What is being asked> Below are records; report how many of their lines contain the word "over", giving only the number.
# # # #
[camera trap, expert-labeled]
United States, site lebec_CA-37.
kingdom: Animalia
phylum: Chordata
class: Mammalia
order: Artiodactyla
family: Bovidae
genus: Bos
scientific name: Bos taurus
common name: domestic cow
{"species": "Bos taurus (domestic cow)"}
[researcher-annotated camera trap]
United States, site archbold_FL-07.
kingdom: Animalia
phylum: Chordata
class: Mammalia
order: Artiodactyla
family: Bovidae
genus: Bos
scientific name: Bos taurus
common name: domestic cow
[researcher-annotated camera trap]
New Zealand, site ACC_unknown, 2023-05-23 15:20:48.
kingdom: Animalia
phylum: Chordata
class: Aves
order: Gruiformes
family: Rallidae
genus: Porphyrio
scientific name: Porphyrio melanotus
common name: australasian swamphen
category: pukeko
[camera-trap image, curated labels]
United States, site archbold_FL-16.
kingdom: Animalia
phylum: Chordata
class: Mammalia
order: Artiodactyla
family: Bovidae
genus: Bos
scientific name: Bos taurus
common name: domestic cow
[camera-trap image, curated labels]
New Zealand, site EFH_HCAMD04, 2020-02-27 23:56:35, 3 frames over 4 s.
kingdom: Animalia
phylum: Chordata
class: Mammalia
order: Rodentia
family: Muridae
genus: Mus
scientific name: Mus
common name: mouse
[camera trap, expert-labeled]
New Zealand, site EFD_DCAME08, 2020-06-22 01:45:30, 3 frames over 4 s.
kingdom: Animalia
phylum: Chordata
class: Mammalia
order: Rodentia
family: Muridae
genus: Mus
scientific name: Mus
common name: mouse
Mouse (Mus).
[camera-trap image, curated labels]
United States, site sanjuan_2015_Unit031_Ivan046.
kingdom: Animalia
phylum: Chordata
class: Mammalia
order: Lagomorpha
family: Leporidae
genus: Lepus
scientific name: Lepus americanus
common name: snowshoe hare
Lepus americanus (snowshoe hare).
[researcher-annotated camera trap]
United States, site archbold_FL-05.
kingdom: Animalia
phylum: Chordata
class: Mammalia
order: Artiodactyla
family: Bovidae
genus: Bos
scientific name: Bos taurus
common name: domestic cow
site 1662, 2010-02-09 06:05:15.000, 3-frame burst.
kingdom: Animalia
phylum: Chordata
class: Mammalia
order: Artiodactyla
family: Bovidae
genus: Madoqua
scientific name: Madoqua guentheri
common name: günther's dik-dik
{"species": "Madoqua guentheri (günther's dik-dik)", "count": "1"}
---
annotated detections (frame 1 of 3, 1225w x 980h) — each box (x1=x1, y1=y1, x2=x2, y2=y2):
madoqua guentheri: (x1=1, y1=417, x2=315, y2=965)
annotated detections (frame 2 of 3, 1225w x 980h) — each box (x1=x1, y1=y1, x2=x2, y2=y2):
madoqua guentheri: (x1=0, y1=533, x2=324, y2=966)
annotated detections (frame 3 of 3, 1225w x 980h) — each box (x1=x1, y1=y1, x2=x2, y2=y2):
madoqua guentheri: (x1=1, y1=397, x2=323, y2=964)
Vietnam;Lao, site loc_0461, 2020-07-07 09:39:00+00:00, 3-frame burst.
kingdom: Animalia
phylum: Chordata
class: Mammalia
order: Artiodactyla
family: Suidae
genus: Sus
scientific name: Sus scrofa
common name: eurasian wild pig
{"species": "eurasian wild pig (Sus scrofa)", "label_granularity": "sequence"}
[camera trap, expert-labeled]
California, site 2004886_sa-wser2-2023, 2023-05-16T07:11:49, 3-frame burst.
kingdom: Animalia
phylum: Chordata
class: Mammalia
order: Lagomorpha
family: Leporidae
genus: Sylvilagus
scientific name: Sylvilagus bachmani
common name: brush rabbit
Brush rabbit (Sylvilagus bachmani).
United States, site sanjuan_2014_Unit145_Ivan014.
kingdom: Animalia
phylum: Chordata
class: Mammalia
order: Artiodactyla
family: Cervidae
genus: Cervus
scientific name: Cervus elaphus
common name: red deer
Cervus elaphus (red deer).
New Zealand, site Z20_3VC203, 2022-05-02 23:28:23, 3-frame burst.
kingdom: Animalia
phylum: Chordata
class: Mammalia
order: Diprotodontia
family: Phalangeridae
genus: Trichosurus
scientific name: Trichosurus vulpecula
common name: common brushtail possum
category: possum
# # # #
Finished task> 2